First time posting in p/introduce-yourself. I'm Lisa, co-founder of a cycle tracking app we built in Amsterdam. Wanted to introduce myself and share the harder lessons from the last six months, in case anyone here is wrestling with similar problems.

Quick context. In 2021 the FTC fined Flo Health for sharing user period data with Facebook and Google. Millions of women learned, after the fact, that their cycle data — when they bled, when they were trying to conceive, when they were considering an abortion — had been monetised. Flo settled. Nothing structural changed. Flo still has 77 million users. Clue still raised millions. The category just moved on.

We couldn't. The question we kept asking was the obvious one: why does cycle tracking have to be ad-funded? So we built the alternative. Servers in Ireland.
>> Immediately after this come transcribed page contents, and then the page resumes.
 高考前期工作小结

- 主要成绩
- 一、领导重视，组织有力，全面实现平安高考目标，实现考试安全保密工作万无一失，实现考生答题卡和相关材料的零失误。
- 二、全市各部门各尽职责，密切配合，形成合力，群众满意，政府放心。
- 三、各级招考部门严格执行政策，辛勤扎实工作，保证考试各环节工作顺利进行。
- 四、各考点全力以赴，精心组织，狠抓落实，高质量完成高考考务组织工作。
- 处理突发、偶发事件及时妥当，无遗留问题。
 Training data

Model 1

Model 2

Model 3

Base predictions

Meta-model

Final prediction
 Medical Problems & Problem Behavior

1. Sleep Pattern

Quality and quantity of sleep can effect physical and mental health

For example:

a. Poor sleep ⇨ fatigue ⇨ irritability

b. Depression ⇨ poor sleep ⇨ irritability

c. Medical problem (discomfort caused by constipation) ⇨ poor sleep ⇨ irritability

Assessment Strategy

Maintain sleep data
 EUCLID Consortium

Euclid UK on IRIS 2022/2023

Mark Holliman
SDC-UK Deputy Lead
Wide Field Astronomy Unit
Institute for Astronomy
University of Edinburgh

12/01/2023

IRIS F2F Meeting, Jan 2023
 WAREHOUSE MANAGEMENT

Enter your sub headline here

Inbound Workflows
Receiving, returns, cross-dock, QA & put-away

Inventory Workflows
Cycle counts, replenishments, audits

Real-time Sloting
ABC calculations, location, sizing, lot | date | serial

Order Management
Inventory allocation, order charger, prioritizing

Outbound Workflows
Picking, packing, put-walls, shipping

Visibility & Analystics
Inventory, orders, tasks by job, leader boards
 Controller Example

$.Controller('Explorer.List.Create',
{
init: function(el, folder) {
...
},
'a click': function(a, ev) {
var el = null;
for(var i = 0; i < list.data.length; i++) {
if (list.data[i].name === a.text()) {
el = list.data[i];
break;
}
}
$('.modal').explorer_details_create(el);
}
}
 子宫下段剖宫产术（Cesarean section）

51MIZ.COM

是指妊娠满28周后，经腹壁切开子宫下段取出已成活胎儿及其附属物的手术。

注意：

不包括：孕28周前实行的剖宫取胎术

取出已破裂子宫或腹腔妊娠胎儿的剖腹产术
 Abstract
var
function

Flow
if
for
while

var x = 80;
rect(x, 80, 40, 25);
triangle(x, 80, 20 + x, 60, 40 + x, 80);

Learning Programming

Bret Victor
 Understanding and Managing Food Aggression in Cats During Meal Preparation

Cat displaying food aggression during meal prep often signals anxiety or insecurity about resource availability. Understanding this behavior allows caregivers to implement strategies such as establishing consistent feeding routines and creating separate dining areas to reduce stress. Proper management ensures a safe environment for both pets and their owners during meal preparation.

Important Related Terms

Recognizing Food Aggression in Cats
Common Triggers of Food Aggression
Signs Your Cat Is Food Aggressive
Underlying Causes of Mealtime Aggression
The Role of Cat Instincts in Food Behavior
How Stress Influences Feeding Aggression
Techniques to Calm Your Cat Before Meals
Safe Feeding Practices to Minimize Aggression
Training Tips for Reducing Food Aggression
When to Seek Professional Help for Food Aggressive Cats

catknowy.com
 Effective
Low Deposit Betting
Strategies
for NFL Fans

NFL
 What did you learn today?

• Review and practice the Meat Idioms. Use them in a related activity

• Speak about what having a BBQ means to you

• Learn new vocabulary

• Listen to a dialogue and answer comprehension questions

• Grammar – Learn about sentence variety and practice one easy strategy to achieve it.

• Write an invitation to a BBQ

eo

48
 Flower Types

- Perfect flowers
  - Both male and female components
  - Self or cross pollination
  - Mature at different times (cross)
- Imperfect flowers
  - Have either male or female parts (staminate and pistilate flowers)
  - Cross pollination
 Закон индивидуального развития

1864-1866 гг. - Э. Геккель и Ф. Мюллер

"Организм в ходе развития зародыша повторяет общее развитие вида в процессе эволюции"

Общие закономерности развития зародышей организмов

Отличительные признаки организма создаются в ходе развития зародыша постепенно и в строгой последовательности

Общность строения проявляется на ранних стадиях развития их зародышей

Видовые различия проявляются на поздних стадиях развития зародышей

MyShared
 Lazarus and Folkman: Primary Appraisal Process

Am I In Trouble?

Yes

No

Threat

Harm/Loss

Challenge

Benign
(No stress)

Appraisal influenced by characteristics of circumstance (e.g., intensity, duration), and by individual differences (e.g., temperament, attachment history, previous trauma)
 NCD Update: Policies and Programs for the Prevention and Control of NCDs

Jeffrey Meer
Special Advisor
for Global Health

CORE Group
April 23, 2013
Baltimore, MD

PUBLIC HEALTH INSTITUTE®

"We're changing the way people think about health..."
No US subprocessors for user data. No third-party trackers. The Free tier stays free forever. The AI never trains on user data. Full GDPR DPIA published. We're bootstrapped — no VCs nudging us toward the ad model.

Six months in: 30,000 active users in the Netherlands, #1 in the local App Store for period trackers, around 150 organic signups a day. All zero paid acquisition. Which means we've had to learn the harder lessons about trust-as-positioning vs trust-as-infrastructure.

Three things I'd genuinely love to hear this community's take on:

1. How do you communicate "we don't sell your data" without it sounding like a marketing line? Most users have been trained to assume every app is lying.

2. Femtech is full of VC-backed players doing the wrong thing for the right reasons. Does bootstrapping actually let you make better product decisions, or am I romanticising it?

3. Privacy as positioning vs. privacy as infrastructure — where do you draw the line for an early-stage health app?

Open to nuance. Happy to be told my framing is wrong.